Une hausse temporaire des impôts, comme le préconise le gouverneur de la Banque de France, serait-il un bon compromis ?
Ce nʼest pas une décision économique, mais purement politique. A chaque fois que nous avons décrété que les impôts seraient temporaires, ils ont été maintenus. Très peu de gens croiront donc cela parce quʼils lʼont déjà vécu. Les Français se diront quʼil y a moins de pouvoir dʼachat et vont ainsi moins dépenser. Quant aux entreprises, elles investiront moins pour les mêmes raisons. Il ne faut pas que ça soit un prétexte pour ne pas agir sur les dépenses, qui est, je le reconnais, un exercice très compliqué.
Comment lʼexpliquer ?
Il faut savoir expliquer pourquoi, comment on le fait et accompagner les gens pour montrer quʼils ne sont pas forcément perdants. Cela met obligatoirement du temps. De plus, si on allait trop vite, cela jouerait négativement sur lʼéconomie. Quand certains économistes nous disent que le choix dʼaugmenter les impôts ou de baisser les dépenses relève dʼun choix politique, je pense quʼils reflètent insuffisamment la réalité économique. Dans la situation dans laquelle nous sommes en France, les conséquences pourraient se révéler divergentes. Baisser les dépenses régulièrement de façon engagée et pas de manière brutale aurait des vertus de croissance. Monter encore les impôts aura un effet de décroissance.
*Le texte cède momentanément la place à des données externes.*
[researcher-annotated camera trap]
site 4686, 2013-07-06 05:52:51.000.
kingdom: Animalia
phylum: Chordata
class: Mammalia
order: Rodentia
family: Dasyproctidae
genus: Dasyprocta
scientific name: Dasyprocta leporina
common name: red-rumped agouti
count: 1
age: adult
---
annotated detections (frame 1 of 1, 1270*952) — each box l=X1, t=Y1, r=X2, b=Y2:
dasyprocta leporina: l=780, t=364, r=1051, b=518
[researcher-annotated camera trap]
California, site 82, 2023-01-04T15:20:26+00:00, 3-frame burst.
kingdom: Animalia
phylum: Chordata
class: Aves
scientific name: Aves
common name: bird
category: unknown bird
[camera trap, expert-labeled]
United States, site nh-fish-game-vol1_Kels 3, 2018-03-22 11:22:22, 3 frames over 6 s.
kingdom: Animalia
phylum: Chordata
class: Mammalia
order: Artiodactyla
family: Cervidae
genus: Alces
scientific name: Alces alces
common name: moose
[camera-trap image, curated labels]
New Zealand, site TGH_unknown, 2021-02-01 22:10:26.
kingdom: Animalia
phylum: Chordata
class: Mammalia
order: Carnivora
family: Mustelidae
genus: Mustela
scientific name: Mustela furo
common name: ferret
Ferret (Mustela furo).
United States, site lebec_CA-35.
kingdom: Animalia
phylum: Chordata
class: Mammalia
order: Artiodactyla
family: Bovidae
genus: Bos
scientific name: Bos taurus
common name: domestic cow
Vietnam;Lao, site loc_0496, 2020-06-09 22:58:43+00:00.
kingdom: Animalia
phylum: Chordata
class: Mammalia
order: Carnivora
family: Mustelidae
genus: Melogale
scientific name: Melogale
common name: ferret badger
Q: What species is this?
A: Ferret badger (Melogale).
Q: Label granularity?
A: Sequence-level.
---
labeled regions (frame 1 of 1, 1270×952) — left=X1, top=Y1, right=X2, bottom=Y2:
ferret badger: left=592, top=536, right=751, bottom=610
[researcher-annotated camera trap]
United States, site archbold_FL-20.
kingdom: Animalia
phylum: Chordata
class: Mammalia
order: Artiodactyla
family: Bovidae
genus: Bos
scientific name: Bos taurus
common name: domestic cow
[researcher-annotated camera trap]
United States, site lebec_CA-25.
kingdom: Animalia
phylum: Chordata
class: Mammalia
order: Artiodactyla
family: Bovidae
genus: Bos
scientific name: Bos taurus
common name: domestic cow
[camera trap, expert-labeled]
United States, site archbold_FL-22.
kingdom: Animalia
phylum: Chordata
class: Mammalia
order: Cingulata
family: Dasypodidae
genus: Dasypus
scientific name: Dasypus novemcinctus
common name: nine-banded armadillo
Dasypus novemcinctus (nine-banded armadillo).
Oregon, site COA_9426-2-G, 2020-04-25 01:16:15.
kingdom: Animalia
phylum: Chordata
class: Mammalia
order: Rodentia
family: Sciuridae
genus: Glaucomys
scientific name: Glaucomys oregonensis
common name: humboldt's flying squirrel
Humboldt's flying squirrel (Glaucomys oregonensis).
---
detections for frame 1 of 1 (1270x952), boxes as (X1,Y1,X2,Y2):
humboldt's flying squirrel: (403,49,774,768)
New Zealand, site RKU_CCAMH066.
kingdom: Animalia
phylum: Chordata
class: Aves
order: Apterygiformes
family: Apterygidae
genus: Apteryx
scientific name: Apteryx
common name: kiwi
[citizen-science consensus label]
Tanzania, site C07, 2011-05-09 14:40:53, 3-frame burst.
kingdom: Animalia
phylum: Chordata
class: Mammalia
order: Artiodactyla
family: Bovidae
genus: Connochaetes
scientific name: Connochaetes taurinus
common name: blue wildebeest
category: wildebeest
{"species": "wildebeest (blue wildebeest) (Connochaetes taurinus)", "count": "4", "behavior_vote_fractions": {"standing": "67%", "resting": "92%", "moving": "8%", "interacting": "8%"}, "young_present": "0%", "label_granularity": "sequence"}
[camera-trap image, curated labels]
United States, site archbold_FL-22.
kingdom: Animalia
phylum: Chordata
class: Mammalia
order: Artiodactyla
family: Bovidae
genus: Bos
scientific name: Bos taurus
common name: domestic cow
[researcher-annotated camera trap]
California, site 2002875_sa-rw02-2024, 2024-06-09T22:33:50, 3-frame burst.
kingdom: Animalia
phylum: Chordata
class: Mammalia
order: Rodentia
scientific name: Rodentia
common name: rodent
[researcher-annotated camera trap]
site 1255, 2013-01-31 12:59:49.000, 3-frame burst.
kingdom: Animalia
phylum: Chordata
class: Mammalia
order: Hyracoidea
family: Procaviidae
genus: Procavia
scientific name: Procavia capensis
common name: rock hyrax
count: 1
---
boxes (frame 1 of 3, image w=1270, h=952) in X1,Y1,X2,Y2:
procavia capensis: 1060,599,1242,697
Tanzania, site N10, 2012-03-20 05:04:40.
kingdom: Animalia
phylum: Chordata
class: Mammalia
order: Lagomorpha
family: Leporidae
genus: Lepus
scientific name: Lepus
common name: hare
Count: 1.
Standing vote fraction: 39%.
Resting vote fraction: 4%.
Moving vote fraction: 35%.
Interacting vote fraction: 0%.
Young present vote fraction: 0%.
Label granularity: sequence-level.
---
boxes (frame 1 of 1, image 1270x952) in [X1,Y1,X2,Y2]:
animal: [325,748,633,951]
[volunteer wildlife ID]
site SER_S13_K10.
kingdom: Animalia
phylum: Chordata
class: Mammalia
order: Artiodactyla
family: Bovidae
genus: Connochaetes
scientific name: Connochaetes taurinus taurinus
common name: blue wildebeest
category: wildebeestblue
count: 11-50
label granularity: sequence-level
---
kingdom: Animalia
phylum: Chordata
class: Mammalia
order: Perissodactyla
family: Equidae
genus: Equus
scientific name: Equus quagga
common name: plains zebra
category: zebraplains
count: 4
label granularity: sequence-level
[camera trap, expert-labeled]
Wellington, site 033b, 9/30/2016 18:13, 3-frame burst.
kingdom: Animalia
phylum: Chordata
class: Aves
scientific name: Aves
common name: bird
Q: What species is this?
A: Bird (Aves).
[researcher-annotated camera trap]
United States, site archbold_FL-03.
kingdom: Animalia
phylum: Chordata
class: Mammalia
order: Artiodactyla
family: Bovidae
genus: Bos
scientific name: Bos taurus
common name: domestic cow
Lʼeffet final sur lʼéconomie et les finances publiques sera donc très différent.
Le débat actuel autour des hausses dʼimpôts ne démontre-t-il pas, en réalité, notre incapacité à réduire durablement nos dépenses publiques ?
Jusquʼà présent, nous nʼavons pas abordé le problème de façon très solide et très sérieuse. Nous avons un taux de dépenses dʼéducation publique par rapport au PIB qui est plus élevé que la moyenne européenne. Or, nous voyons dans les études, comme le classement Pisa, que nous sommes en retard. De plus, les professeurs sont moins bien payés quʼen Allemagne, par exemple. Cʼest aussi le cas dans la santé, et idem pour le salaire des infirmières. Lʼorganisation doit être repensée et nous devons améliorer lʼefficacité de nos dépenses publiques. Il nʼy a que cela qui sera durable.